The team overhauled the game's shooting and driving mechanics to match the standards of its contemporaries. Public reception to the team's previous games (such as Grand Theft Auto IV, Red Dead Redemption and Max Payne 3) was considered during the process. To increase the pace of shootouts, the team removed hard locking—a central mechanic in Grand Theft Auto IV that instantly locks onto the enemy nearest to the crosshair. Associate technical director Phil Hooker found hard locking "too disorientating" and immersion-breaking, "as you didn't have to think about enemy locations". He said Grand Theft Auto IV players "just rely on holding and shooting until a target is dead", so Grand Theft Auto V introduces a timer that breaks the lock on a target after a few seconds. The team refined Red Dead Redemptions cover system for the game, with increased fluidity moving into and out of cover. Regarding the reworked vehicle mechanics, Houser felt the game took influence from racing games and corrected Grand Theft Auto IVs "boat-like" driving controls.

Work to complete = Please continue the text about the design of Grand Theft Auto V, picking up after its final sentence. The lines after this have no connection to the text about the design of Grand Theft Auto V.

Listed entries =
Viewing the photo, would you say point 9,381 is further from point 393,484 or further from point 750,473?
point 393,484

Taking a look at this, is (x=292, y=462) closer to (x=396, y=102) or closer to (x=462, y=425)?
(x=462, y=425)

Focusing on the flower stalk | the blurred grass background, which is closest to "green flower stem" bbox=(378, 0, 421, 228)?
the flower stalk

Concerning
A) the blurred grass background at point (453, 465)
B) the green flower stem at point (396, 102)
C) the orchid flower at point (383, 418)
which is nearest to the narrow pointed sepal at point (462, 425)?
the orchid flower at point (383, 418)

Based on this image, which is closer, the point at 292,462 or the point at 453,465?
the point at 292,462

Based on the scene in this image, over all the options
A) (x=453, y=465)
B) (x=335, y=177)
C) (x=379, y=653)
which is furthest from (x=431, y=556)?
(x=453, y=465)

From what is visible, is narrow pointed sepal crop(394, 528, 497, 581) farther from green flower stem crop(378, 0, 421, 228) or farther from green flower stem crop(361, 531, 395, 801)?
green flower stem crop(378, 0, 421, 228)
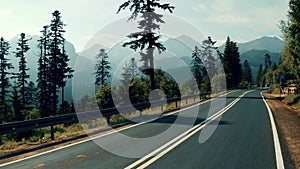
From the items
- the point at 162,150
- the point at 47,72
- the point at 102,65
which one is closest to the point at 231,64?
the point at 102,65

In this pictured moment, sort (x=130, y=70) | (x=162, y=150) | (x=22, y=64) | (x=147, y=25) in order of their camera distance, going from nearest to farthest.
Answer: (x=162, y=150), (x=147, y=25), (x=22, y=64), (x=130, y=70)

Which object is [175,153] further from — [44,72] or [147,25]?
[44,72]

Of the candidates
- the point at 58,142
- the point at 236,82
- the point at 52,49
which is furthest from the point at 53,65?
the point at 236,82

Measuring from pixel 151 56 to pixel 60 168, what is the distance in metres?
22.5

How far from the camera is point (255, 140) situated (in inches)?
414

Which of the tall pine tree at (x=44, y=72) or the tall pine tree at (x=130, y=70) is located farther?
the tall pine tree at (x=130, y=70)

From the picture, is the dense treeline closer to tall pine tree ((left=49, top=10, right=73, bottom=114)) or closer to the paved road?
tall pine tree ((left=49, top=10, right=73, bottom=114))

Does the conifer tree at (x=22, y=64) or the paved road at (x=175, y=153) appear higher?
the conifer tree at (x=22, y=64)

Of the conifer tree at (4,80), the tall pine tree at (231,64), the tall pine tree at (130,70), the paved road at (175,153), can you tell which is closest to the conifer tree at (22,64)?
the conifer tree at (4,80)

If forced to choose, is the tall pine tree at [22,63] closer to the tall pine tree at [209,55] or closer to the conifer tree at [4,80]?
the conifer tree at [4,80]

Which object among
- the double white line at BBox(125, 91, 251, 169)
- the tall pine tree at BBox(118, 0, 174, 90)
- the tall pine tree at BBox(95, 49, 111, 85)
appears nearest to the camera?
the double white line at BBox(125, 91, 251, 169)

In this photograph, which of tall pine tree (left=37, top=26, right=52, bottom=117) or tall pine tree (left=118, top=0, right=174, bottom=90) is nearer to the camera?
tall pine tree (left=118, top=0, right=174, bottom=90)

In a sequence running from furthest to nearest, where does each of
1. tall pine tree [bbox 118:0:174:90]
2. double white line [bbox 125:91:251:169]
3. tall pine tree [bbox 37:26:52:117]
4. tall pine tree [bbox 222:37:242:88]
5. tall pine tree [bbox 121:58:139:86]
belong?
tall pine tree [bbox 222:37:242:88]
tall pine tree [bbox 121:58:139:86]
tall pine tree [bbox 37:26:52:117]
tall pine tree [bbox 118:0:174:90]
double white line [bbox 125:91:251:169]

Reply =
== Music production ==

Grand Theft Auto V is the first game in its series to use an original score. Music supervisor Ivan Pavlovich summarised the original score idea as "daunting", because it was unprecedented for a Grand Theft Auto game. Like most previous series entries, the game uses licensed music tracks provided by an in-game radio as well. Pavlovich hoped the original score would enhance the licensed music use, not detract from it. He further noted the balancing act between the score's "ambient subtext and tensions" and the game's on-screen action. To work on the score, Rockstar engaged The Alchemist, Oh No and Tangerine Dream with Woody Jackson, who had previously worked on Red Dead Redemption, L.A. Noire and Max Payne 3s music. The team of producers collaborated over several years to create more than twenty hours of music that scores both the game's missions and dynamic gameplay throughout the single-player and multiplayer modes.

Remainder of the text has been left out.